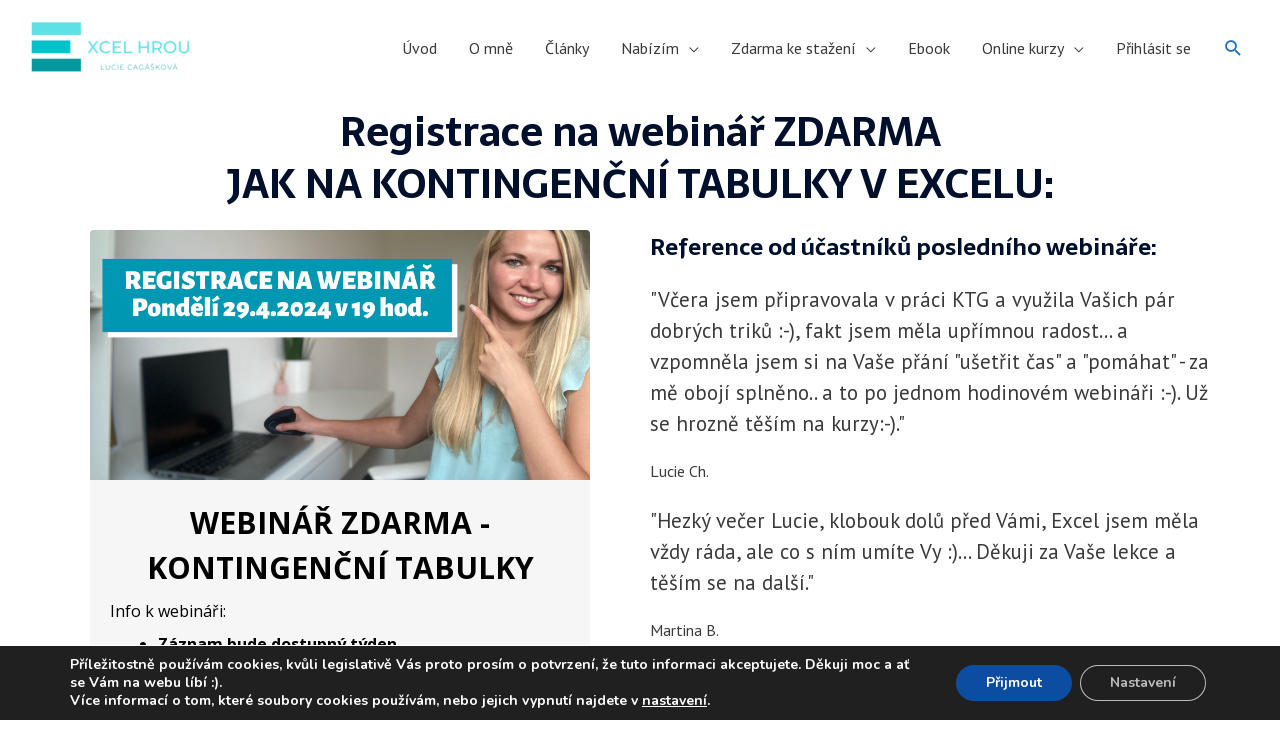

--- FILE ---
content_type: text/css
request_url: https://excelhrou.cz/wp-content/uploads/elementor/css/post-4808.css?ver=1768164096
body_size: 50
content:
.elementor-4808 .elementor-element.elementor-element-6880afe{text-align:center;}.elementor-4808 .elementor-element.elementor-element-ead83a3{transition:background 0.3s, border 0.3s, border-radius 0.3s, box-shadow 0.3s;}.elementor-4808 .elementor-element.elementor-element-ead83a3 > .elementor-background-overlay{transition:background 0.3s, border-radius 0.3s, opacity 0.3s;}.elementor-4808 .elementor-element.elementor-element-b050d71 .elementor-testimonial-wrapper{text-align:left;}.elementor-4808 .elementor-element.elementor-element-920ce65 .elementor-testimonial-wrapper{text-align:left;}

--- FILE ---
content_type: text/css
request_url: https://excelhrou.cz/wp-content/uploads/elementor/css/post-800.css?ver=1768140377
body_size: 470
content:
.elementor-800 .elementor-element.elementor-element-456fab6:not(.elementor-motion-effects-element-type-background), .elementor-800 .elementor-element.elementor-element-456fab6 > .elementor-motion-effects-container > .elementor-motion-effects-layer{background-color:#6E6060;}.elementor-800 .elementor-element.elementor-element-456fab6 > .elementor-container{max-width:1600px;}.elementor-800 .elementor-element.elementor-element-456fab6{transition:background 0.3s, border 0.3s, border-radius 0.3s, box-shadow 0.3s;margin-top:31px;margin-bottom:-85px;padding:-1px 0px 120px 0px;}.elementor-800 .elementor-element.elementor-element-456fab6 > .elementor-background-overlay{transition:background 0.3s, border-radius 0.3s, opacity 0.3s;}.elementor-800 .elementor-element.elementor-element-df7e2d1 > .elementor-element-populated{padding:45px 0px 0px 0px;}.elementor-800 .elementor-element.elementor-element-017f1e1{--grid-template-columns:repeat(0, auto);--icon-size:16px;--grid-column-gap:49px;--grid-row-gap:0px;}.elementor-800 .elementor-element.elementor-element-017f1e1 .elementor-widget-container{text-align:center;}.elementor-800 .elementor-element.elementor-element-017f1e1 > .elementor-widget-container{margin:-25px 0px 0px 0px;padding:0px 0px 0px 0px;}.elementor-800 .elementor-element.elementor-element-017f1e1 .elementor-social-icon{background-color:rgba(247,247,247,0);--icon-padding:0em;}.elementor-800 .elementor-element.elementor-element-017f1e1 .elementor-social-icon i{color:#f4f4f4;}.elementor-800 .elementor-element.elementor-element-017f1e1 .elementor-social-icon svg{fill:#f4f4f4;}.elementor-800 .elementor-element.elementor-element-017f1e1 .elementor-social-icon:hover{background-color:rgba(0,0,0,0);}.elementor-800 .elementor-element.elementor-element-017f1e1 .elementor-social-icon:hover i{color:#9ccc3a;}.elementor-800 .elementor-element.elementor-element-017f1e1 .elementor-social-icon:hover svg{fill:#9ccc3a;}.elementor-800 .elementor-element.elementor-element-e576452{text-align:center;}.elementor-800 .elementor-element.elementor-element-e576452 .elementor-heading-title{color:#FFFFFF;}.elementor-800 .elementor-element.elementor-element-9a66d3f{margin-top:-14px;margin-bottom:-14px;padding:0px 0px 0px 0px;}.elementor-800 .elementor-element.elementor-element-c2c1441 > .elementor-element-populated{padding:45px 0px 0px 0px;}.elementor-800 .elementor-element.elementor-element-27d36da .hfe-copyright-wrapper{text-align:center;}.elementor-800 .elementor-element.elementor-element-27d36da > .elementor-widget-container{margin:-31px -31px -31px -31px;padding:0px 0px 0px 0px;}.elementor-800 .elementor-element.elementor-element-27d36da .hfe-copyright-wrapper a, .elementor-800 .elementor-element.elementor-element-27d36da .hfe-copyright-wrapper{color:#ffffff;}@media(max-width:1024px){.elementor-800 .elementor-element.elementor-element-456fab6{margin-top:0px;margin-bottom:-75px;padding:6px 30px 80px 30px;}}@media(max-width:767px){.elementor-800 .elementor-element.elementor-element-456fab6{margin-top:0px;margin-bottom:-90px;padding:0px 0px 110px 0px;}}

...

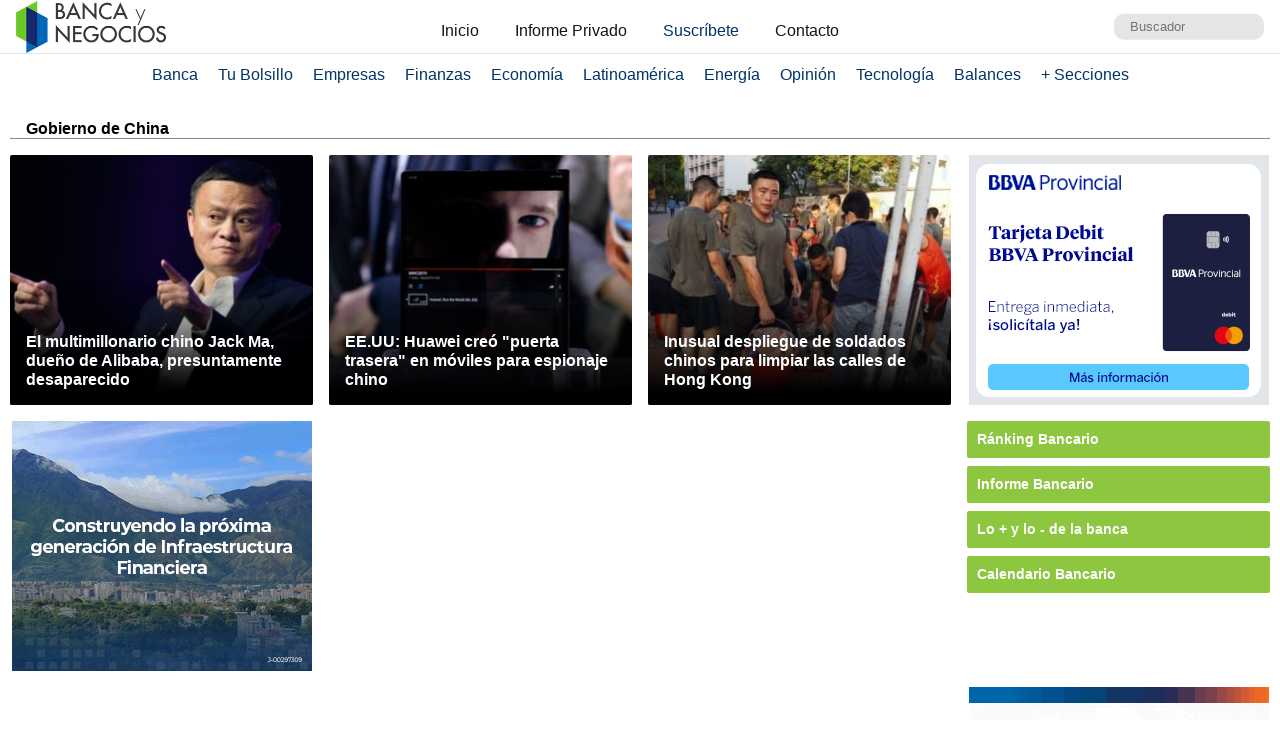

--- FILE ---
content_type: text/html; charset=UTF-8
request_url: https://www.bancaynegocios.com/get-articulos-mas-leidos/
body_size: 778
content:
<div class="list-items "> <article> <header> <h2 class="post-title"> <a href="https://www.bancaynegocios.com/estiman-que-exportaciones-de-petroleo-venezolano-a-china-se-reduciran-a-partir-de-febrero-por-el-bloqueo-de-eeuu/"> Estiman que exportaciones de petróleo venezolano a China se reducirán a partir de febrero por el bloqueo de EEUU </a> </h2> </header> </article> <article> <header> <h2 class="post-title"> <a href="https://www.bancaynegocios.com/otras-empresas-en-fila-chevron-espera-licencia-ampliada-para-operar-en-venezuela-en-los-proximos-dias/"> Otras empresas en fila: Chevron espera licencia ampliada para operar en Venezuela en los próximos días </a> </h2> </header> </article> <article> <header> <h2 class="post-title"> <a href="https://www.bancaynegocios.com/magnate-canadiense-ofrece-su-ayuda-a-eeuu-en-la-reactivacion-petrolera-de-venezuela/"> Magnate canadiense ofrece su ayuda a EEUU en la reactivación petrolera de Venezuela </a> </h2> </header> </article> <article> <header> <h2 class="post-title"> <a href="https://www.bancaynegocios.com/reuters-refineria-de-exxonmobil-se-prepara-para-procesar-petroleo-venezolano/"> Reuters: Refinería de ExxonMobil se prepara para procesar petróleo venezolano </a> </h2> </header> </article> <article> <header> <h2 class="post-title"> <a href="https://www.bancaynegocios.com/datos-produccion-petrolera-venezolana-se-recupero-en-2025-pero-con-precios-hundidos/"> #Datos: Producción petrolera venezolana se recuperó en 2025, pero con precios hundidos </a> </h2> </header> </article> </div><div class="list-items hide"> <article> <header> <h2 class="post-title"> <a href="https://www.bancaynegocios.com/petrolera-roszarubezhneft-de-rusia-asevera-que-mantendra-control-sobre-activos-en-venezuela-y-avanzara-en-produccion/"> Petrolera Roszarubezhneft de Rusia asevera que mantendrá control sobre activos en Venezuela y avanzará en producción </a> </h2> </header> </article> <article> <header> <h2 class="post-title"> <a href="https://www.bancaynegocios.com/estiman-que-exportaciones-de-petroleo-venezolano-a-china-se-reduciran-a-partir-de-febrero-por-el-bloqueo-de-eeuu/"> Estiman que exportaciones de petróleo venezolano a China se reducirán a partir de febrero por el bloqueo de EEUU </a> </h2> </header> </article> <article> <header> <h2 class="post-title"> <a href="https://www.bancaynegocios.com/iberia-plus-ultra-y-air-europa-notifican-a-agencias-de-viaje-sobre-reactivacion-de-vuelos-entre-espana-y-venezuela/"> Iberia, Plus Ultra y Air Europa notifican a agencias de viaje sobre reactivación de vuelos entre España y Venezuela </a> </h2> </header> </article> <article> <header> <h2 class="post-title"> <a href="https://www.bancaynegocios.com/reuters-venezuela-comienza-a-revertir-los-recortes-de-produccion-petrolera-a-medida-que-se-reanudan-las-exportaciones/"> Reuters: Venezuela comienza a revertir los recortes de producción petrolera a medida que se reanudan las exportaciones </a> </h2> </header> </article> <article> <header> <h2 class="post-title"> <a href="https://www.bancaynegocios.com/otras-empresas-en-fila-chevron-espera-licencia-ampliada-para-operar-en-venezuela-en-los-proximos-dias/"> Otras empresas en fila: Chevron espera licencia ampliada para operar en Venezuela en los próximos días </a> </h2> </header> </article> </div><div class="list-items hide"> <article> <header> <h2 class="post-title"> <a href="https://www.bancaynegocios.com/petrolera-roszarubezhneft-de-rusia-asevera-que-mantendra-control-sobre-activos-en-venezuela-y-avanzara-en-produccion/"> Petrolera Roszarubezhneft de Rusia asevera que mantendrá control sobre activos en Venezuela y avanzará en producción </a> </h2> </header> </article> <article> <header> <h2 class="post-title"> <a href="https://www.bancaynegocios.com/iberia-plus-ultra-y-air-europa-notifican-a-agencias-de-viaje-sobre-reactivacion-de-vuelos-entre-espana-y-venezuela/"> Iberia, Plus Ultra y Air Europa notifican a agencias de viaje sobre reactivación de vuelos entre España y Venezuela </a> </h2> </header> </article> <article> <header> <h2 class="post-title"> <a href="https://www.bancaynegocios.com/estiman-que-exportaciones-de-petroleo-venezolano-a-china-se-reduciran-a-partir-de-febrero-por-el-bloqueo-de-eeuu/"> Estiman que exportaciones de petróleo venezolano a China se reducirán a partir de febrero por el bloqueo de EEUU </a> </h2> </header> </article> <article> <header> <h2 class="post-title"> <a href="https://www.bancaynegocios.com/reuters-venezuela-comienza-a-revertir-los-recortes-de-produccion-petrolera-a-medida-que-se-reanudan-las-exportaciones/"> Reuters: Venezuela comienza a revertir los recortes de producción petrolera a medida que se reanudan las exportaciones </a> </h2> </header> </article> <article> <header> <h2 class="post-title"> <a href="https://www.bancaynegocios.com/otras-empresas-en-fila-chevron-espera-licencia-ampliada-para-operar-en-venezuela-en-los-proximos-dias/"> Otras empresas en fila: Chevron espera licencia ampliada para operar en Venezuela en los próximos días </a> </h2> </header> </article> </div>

---

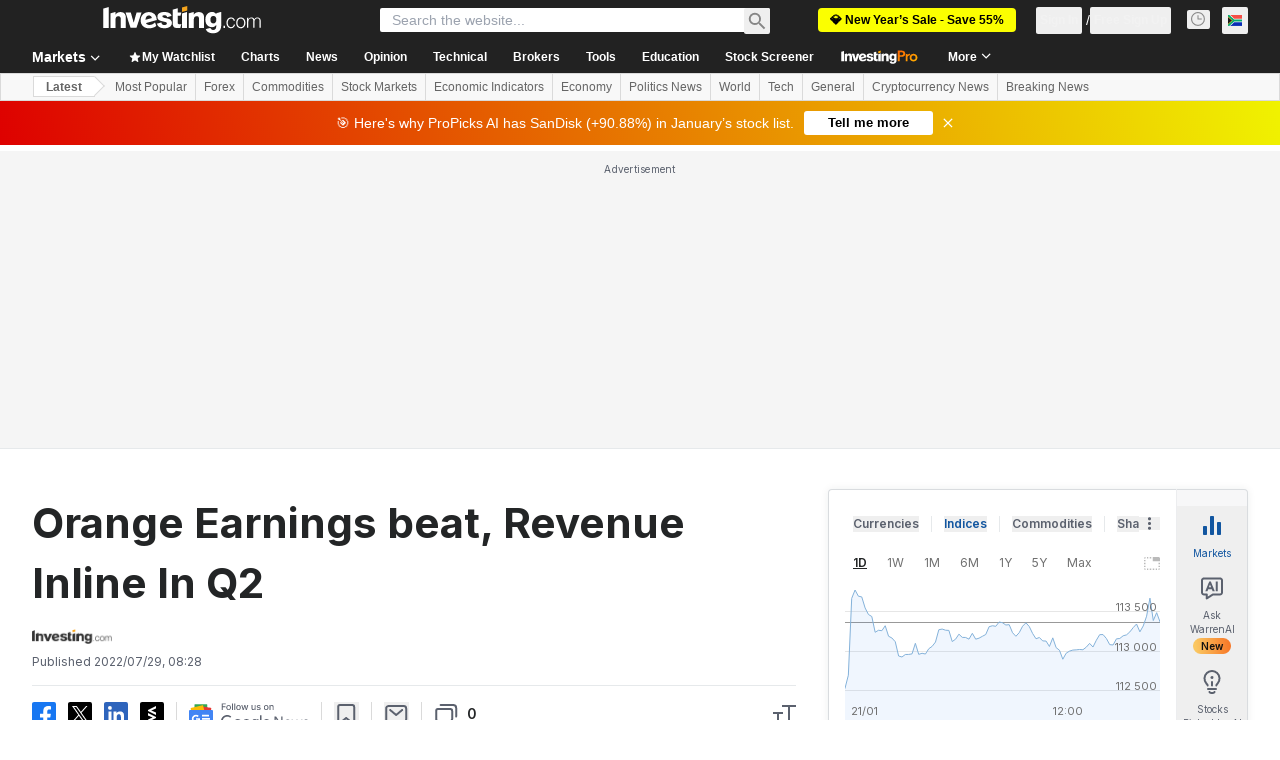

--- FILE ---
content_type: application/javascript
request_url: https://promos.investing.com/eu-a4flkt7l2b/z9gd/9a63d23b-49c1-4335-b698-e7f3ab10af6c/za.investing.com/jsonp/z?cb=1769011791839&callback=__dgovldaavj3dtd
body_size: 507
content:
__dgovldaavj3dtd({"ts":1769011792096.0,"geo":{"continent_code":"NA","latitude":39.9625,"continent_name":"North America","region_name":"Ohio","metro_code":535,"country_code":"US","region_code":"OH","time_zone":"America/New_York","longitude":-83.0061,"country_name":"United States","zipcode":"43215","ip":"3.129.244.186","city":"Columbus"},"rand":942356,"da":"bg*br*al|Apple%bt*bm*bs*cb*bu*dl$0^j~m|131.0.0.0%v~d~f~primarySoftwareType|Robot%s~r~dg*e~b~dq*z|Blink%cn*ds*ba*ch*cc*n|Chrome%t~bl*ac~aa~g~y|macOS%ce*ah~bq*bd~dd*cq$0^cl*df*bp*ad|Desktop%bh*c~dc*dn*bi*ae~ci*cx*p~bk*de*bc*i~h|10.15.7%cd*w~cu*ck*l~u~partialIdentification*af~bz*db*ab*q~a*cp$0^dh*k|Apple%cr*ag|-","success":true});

EXERCISE: Within the listing above, copy each line that has the string "uploads".

WRITTEN RESPONSE:
request_url: https://excelhrou.cz/wp-content/uploads/elementor/css/post-4808.css?ver=1768164096
request_url: https://excelhrou.cz/wp-content/uploads/elementor/css/post-800.css?ver=1768140377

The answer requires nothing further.